## Job a
From the records further down, reproduce verbatim the part that opens with the line containing "How far away" and runs through the end of the records, and omit the pictures.

## Passage to read
Monday, October 15, 2012

Conor Friedersdorf: "Why I Refuse to Vote for Barack Obama"

In The Atlantic; here's the whole thing:
Tell certain liberals and progressives that you can't bring yourself to vote for a candidate who opposes gay rights, or who doesn't believe in Darwinian evolution, and they'll nod along. Say that you'd never vote for a politician caught using the 'n'-word, even if you agreed with him on more policy issues than his opponent, and the vast majority of left-leaning Americans would understand. But these same people cannot conceive of how anyone can discern Mitt Romney's flaws, which I've chronicled in the course of the campaign, and still not vote for Obama.

Don't they see that Obama's transgressions are worse than any I've mentioned?

I don't see how anyone who confronts Obama's record with clear eyes can enthusiastically support him. I do understand how they might concluded that he is the lesser of two evils, and back him reluctantly, but I'd have thought more people on the left would regard a sustained assault on civil liberties and the ongoing, needless killing of innocent kids as deal-breakers. 

Nope.

There are folks on the left who feel that way, of course. Some of them were protesting with the Occupy movement at the DNC. But the vast majority don't just continue supporting Obama. They can't even comprehend how anyone would decide differently. In a recent post, I excoriated the GOP and its conservative base for operating in a fantasy land with insufficient respect for empiricism or honest argument.

I ended the post with a one-line dig at the Democratic Party. "To hell with them both," I fumed.

Said a commenter, echoing an argument I hear all the time:
I mean, how can someone who just finished writing an article on how the Republican Party is too deluded, in the literal sense, to make good decisions about anything not prefer the other party?
Let me explain how.

I am not a purist. There is no such thing as a perfect political party, or a president who governs in accordance with one's every ethical judgment. But some actions are so ruinous to human rights, so destructive of the Constitution, and so contrary to basic morals that they are disqualifying. Most of you will go that far with me. If two candidates favored a return to slavery, or wanted to stone adulterers, you wouldn't cast your ballot for the one with the better position on health care. I am not equating President Obama with a slavery apologist or an Islamic fundamentalist. On one issue, torture, he issued an executive order against an immoral policy undertaken by his predecessor, and while torture opponents hoped for more, that is no small thing.

## The input
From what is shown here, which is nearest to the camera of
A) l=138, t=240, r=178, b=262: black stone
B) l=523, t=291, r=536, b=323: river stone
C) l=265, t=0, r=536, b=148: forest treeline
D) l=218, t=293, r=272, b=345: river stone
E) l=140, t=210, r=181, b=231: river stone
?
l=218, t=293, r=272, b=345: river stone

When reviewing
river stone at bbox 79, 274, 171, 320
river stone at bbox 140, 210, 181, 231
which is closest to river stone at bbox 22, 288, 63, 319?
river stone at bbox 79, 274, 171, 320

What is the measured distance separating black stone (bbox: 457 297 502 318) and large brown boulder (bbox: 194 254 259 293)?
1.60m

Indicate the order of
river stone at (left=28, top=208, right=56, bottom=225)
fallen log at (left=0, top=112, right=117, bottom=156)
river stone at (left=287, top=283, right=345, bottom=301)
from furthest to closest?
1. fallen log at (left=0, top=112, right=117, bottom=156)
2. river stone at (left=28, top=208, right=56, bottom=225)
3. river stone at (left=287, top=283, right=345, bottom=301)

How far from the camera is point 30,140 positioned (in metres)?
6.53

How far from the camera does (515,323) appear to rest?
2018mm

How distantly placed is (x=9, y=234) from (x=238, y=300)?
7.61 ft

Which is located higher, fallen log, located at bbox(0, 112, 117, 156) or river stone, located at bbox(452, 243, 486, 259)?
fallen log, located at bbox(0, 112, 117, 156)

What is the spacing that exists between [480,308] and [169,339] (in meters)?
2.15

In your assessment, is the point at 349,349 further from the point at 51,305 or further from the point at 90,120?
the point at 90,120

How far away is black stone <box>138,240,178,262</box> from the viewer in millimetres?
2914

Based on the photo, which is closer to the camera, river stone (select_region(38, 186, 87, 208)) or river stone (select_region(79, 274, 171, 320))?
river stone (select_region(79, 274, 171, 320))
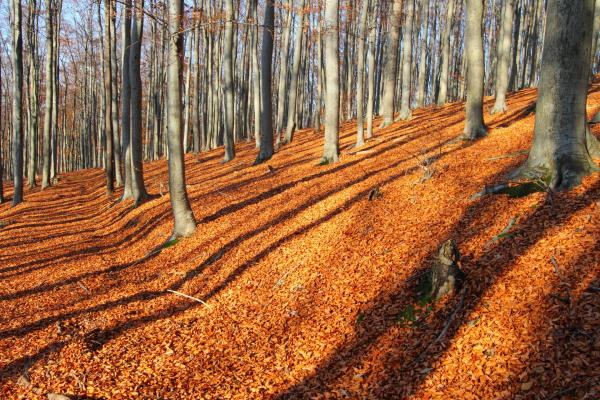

## Job b
According to the post on refusing to vote for Obama, on which issue did he issue an executive order against a policy of his predecessor?

## Output a
How far away is black stone <box>138,240,178,262</box> from the viewer in millimetres?
2914

Based on the photo, which is closer to the camera, river stone (select_region(38, 186, 87, 208)) or river stone (select_region(79, 274, 171, 320))?
river stone (select_region(79, 274, 171, 320))

## Output b
Torture.